Mendes sustentou que os diferentes procedimentos surgidos nos últimos dias possuem elementos em comum e, por isso, deveriam ser examinados de forma coordenada pela Presidência do STF. Segundo ele, os documentos já compartilhados com os gabinetes levantam questionamentos sobre a possibilidade de o caso estar pronto para julgamento.

“Manifesto, desde logo, sérias dúvidas de que o referido feito, em seu estágio processual atual, esteja em condições de julgamento”, afirmou o ministro.

A Pet 16.662 é conduzida por André Mendonça e reúne informações obtidas após a análise do aparelho celular de Vorcaro.
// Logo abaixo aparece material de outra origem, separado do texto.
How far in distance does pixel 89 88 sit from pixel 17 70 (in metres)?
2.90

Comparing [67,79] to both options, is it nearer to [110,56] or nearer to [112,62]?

A partir desse material, foi elaborado pela Polícia Federal, a pedido do relator, um relatório com referências a Alexandre de Moraes.

O conteúdo ganhou repercussão depois que Mendonça retirou o sigilo de um procedimento que reúne supostas conversas atribuídas a Moraes e ao ex-controlador do Banco Master. O material também menciona o procurador-geral da República, Paulo Gonet. Vorcaro permanece preso desde o ano passado em investigação relacionada a fraudes financeiras.

Na sequência, decisões tomadas por diferentes ministros ampliaram a tensão interna no Supremo. Moraes determinou a inclusão de Mendonça no chamado inquérito das Fake News com base em relatório interno da Polícia Federal ainda inconclusivo. O documento mencionava, em tese, possíveis condutas relacionadas a improbidade administrativa, abuso de autoridade e favorecimento a determinados grupos políticos.

Outras decisões posteriores envolveram os ministros Flávio Dino e André Mendonça, além do próprio presidente do STF. Entre os assuntos tratados estiveram o afastamento e a posterior recondução do diretor-geral da Polícia Federal, Andrei Rodrigues, e do diretor de Inteligência da corporação, Leandro Almada.

Ao justificar o pedido de adiamento, Gilmar Mendes afirmou ainda que não existe, até o momento, um requerimento específico submetido ao plenário para decisão.

De acordo com o decano, o procedimento foi aberto a partir de informação produzida pela polícia judiciária por solicitação do próprio relator. Ele também destacou que não houve representação formal da autoridade policial e que a Procuradoria-Geral da República não pediu ao plenário a adoção de providências.

A PGR, segundo Mendes, limitou-se a questionar a validade do relatório confeccionado por determinação de Mendonça e sustentou que a petição poderia ser encerrada pelo próprio relator.

“Nesse cenário, fica claro que não há, na Pet 16.662, definição adequada quanto aos próprios contornos processuais do feito”, declarou Gilmar Mendes.

O ministro citou ainda a ausência de clareza sobre quem ocuparia a posição de investigado, qual seria o objeto exato da apuração, qual rito deveria ser seguido e qual questão concreta estaria suficientemente amadurecida para uma decisão do colegiado.

Como alternativa, Gilmar Mendes sugeriu que Edson Fachin assuma a relatoria do procedimento, promova o chamado saneamento e a instrução do processo e apenas posteriormente leve o caso ao plenário.

Caso a sessão extraordinária seja mantida para terça-feira, o decano defendeu que Fachin estabeleça previamente os pontos que serão submetidos aos ministros. Na avaliação de Mendes, o julgamento deveria começar pelas questões preliminares.

Entre elas está a manifestação da Procuradoria-Geral da República que questiona a validade da ordem dada por André Mendonça para a produção, pela Polícia Federal, do relatório de mais de 200 páginas que contém as supostas conversas e referências envolvendo Alexandre de Moraes, Paulo Gonet e Daniel Vorcaro.